Kirigami enables versatile shape transformation from two-dimensional (2D) precursors to 3D architectures with simplified fabrication complexity and unconventional structural geometries. We demonstrate a one-step and on-site nano-kirigami method that avoids the prescribed multistep procedures in traditional mesoscopic kirigami or origami techniques. The nano-kirigami is readily implemented by in situ cutting and buckling a suspended gold film with programmed ion beam irradiation. By using the topography-guided stress equilibrium, rich 3D shape transformation such as buckling, rotation, and twisting of nanostructures is precisely achieved, which can be predicted by our mechanical modeling.
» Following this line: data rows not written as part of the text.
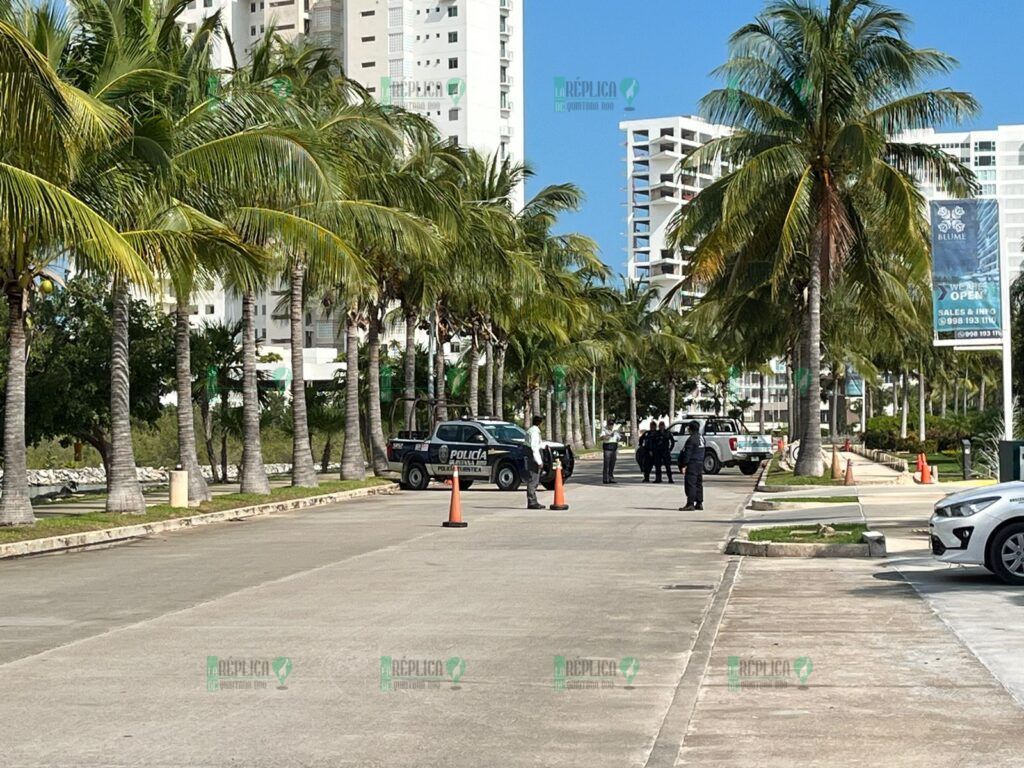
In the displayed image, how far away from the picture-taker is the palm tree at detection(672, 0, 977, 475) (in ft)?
116

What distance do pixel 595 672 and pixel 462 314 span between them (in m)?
45.2

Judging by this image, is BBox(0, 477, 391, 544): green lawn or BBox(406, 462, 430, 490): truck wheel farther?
BBox(406, 462, 430, 490): truck wheel

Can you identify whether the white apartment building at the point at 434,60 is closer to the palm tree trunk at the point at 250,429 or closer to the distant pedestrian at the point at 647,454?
the distant pedestrian at the point at 647,454

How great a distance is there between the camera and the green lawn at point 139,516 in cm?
2123

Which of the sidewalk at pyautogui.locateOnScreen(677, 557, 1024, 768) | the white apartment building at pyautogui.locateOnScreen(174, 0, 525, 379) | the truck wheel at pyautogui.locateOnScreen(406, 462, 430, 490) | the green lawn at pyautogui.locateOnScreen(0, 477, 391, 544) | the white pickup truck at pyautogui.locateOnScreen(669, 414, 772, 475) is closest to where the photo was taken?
the sidewalk at pyautogui.locateOnScreen(677, 557, 1024, 768)

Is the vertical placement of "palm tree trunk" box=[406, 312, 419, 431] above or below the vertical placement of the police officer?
above

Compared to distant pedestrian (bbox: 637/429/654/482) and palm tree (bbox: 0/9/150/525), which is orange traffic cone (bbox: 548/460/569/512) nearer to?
palm tree (bbox: 0/9/150/525)

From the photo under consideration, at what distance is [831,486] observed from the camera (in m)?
35.0

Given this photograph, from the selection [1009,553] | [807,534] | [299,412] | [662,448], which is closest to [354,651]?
[1009,553]

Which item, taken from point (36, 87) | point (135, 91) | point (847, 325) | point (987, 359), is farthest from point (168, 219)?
point (987, 359)

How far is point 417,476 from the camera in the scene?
39375 millimetres

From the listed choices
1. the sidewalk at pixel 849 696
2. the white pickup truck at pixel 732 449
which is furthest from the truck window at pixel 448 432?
the sidewalk at pixel 849 696

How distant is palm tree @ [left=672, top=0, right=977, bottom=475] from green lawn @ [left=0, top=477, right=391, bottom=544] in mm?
12144

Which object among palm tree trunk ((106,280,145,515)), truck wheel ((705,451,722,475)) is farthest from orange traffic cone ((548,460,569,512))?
truck wheel ((705,451,722,475))
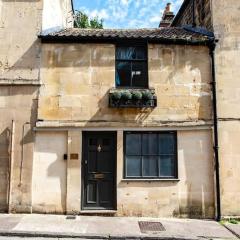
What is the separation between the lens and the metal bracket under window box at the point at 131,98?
11.0 m

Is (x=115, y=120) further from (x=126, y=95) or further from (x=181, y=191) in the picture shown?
(x=181, y=191)

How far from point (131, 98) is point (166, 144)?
72.4 inches

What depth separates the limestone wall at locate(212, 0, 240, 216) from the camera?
1106 cm

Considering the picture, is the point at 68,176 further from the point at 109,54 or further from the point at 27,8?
the point at 27,8

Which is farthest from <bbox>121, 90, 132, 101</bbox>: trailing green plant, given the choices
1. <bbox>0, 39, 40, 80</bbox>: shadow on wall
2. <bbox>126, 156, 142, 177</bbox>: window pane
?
<bbox>0, 39, 40, 80</bbox>: shadow on wall

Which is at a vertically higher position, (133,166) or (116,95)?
(116,95)

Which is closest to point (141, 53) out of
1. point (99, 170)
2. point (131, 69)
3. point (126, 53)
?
point (126, 53)

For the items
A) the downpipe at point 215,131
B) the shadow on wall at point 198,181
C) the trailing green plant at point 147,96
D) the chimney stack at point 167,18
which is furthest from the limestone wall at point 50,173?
the chimney stack at point 167,18

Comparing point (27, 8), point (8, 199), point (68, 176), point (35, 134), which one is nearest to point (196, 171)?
point (68, 176)

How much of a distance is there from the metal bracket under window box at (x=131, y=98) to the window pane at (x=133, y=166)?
65.2 inches

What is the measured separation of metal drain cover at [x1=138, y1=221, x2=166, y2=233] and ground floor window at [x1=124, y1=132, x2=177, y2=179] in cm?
152

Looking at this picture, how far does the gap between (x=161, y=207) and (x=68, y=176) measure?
300 centimetres

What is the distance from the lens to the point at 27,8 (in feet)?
38.2

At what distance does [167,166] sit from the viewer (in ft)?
36.9
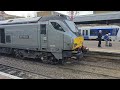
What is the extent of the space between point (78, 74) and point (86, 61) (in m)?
4.02

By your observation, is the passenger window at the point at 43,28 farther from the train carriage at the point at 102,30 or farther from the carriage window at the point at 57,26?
the train carriage at the point at 102,30

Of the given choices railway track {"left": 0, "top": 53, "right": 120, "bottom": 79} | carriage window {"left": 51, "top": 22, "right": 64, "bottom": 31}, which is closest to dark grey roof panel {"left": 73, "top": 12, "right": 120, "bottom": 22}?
railway track {"left": 0, "top": 53, "right": 120, "bottom": 79}

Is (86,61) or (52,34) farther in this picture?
(86,61)

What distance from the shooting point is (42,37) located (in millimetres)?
12352

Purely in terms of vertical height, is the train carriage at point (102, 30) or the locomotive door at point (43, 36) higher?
the train carriage at point (102, 30)

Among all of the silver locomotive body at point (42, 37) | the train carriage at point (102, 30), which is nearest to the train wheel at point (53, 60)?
the silver locomotive body at point (42, 37)

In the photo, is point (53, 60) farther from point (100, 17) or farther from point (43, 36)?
point (100, 17)

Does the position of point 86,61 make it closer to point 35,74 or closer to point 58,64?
point 58,64

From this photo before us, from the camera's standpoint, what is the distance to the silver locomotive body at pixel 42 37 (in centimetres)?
1150

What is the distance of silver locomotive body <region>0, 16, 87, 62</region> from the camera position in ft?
37.7

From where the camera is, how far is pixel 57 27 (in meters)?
11.7

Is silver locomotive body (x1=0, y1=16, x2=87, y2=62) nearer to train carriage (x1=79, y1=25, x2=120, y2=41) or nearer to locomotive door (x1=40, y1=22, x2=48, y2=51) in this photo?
locomotive door (x1=40, y1=22, x2=48, y2=51)
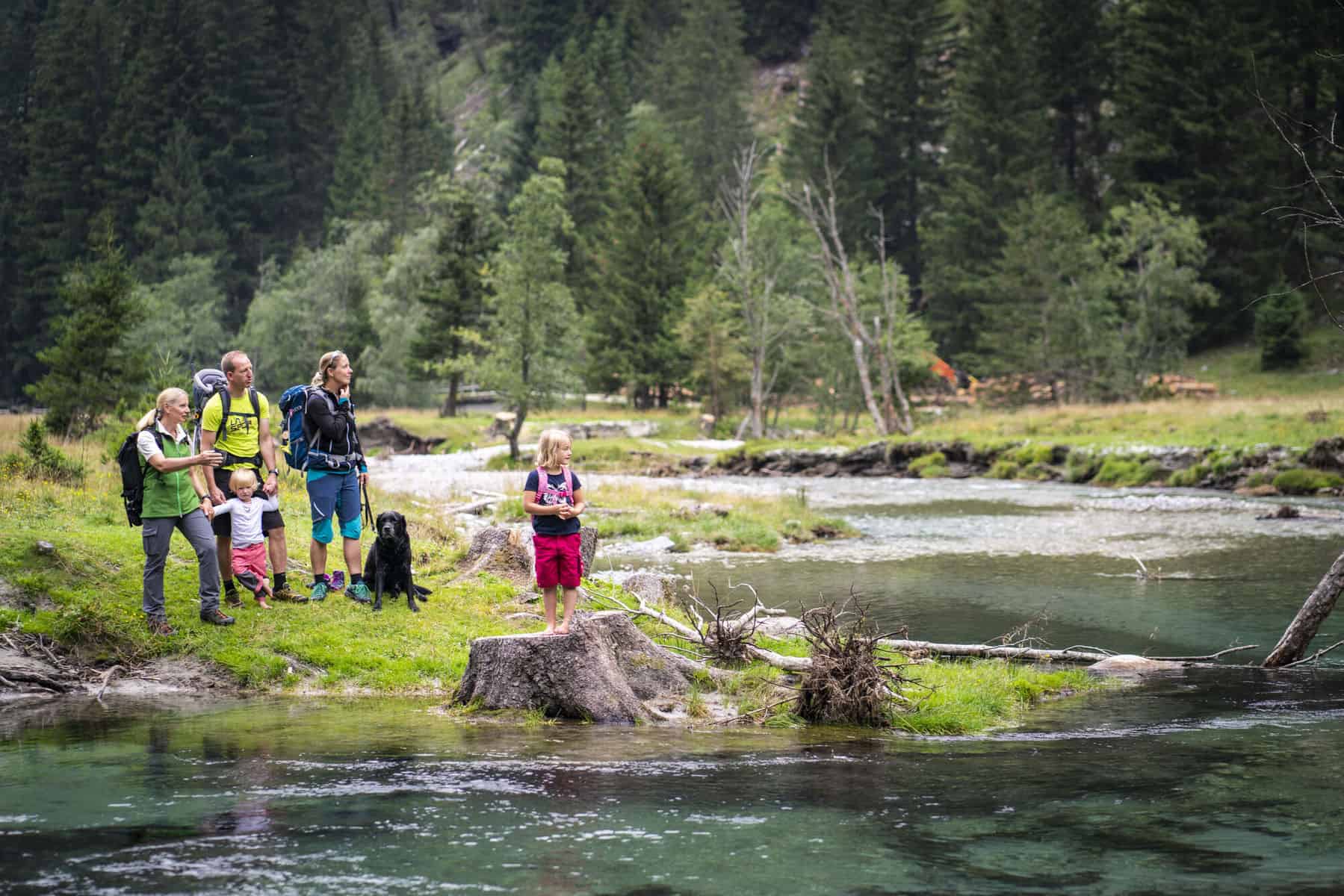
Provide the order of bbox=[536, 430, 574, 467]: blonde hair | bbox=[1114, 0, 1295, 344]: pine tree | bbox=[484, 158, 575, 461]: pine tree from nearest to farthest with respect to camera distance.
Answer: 1. bbox=[536, 430, 574, 467]: blonde hair
2. bbox=[484, 158, 575, 461]: pine tree
3. bbox=[1114, 0, 1295, 344]: pine tree

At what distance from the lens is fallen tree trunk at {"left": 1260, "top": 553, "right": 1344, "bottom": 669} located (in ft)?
37.9

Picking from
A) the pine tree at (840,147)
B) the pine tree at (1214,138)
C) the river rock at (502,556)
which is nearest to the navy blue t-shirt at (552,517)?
the river rock at (502,556)

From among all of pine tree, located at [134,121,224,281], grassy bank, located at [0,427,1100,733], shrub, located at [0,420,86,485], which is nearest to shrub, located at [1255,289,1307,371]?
grassy bank, located at [0,427,1100,733]

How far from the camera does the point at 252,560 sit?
1195 centimetres

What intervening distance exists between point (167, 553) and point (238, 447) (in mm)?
1355

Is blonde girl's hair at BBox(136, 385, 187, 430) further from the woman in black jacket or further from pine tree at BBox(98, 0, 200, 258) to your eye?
pine tree at BBox(98, 0, 200, 258)

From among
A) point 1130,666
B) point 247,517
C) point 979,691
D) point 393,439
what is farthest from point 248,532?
point 393,439

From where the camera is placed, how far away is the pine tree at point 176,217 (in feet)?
292

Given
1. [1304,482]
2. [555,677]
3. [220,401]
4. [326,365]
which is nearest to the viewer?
[555,677]

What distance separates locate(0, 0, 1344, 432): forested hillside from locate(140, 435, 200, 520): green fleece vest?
19.6 m

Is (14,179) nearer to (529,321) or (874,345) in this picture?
(529,321)

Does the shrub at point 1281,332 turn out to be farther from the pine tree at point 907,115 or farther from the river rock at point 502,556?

Benefiting from the nanoscale 3D twisting features, giant optical chirality is achieved in an intuitively designed 3D pinwheel-like structure, in strong contrast to the achiral 2D precursor without nano-kirigami. The demonstrated nano-kirigami, as well as the exotic 3D nanostructures, could be adopted in broad nanofabrication platforms and could open up new possibilities for the exploration of functional micro-/nanophotonic and mechanical devices.

中文翻译：

---

具有巨大光学手性的纳米折纸。

Kirigami实现了从二维（2D）前体到3D体系结构的通用形状转换，并简化了制造复杂性和非常规的结构几何形状。我们演示了一种一步式现场纳米折纸方法，该方法避免了传统的介观折纸或折纸技术中规定的多步骤程序。通过用编程的离子束辐照原位切割和弯曲悬浮的金膜，可以轻松实现纳米千纸鹤。通过使用地形引导的应力平衡，可以精确地实现丰富的3D形状转换，例如纳米结构的屈曲，旋转和扭曲，这可以通过我们的机械建模来预测。得益于纳米级3D扭曲特性，通过直观设计的类似3D风车的结构实现了巨大的光学手征性，与没有纳米千纸鹤的非手性2D前体形成鲜明对比。所展示的纳米千纸鹤以及奇异的3D纳米结构可以在广泛的纳米加工平台中采用，并可以为探索功能性微/纳米光子和机械设备开辟新的可能性。